[Page extract — start]

Armenian revolutionary

Paramaz (Փարամազ; 1863–1915), born Matteos Sarkissian, was an Armenian fedayee, freedom fighter, writer and political activist.

==Biography==
Matteos Sarkissian studied at Gevorkian Seminary of Echmiadzin. In the 1880s he taught in the schools of Nakhichevan where he met Stepan Sapah-Gulian.

Paramaz became the chief advisor to newly created fedayee groups in Persia. As a Hunchakian activist under the nickname of Paramaz, he promoted the revolutionary ideas in the Armenian villages. In 1903 he organized the assassination attempt of Grigory Golitsin, Russian viceroy of the Caucasus.

Besides working in Cilicia, Van and other regions of Western Armenia, he was also active in the Caucasus where he worked to promote friendly interethnic relations.

Paramaz was one of the organizers of self-defense troops during the Armenian-Tatar massacres of 1905–06. In Tatar settlements, he tried to promote anti-Tsarist sentiment and the vision that Armenians and Tatars should live together peacefully.

Paramaz's articles were published in different journals, including Hunchak. One of his plays, Easy come, easy go was staged in Tigranakert.

In 1913, he participated in the 7th Conference of the Social Democrat Hunchakian Party, in Constanţa, where he presented the idea of plotting to assassinate some of the leaders of the Young Turks. The resolutions of the convention were given to the Turkish Government by a spy, and Hunchakian leaders including Paramaz were arrested upon their arrival to Constantinople. After spending two years in Turkish jails, Paramaz was sentenced to death along with 20 other Hunchakians.

On 15 June 1915, Paramaz and 19 othe comrades were hanged in the central square of Constantinople. The incident became known as The 20 Hunchakian gallows. Before his hanging, Paramaz declared to his executioners: "You can only hang our bodies, but not our philosophy... You will see tomorrow on the Eastern horizon a Socialist Armenia".

==Legacy==
In 2001 the monument of Paramaz was opened in Meghri town, Armenia. His writings were published in a separate book in Yerevan in 1990s.

Paramaz Square was opened in the center of the Uruguayan capital Montevideo by the mayor of the city in 2016.

[Page extract — finish]
[Extracted records — start]

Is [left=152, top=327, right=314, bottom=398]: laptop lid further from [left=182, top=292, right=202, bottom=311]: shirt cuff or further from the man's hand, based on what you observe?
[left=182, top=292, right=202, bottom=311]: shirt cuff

[Extracted records — finish]
[Extracted records — start]

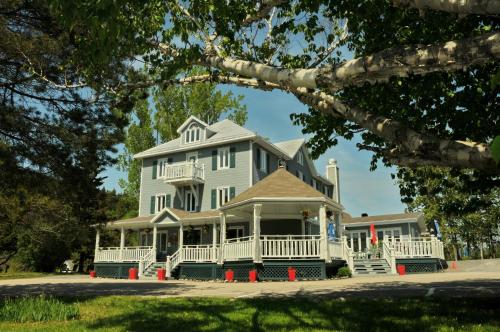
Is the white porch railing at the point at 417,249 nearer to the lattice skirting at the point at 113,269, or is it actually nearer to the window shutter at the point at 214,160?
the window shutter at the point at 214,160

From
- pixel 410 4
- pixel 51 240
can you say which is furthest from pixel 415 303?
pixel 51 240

[Extracted records — finish]

Work instruction 1: Using the passage on Paramaz, state whether each statement agrees with it: (a) Paramaz studied at Gevorkian Seminary of Echmiadzin; (b) the 7th Conference of the Social Democrat Hunchakian Party was held in Constantinople; (c) the monument of Paramaz was opened in Yerevan in 2001. Answer yes or no for each, quoting the words of the passage that decide it.
Work instruction 2: Repeat word for word the portion of the passage on Paramaz from "Paramaz became the" to "friendly interethnic relations.".
The records play no part in what follows and may be set aside.

Answer area 1:
(a) Yes: "Matteos Sarkissian studied at Gevorkian Seminary of Echmiadzin."
(b) No: "In 1913, he participated in the 7th Conference of the Social Democrat Hunchakian Party, in Constanţa"
(c) No: "In 2001 the monument of Paramaz was opened in Meghri town, Armenia."

Answer area 2:
Paramaz became the chief advisor to newly created fedayee groups in Persia. As a Hunchakian activist under the nickname of Paramaz, he promoted the revolutionary ideas in the Armenian villages. In 1903 he organized the assassination attempt of Grigory Golitsin, Russian viceroy of the Caucasus.

Besides working in Cilicia, Van and other regions of Western Armenia, he was also active in the Caucasus where he worked to promote friendly interethnic relations.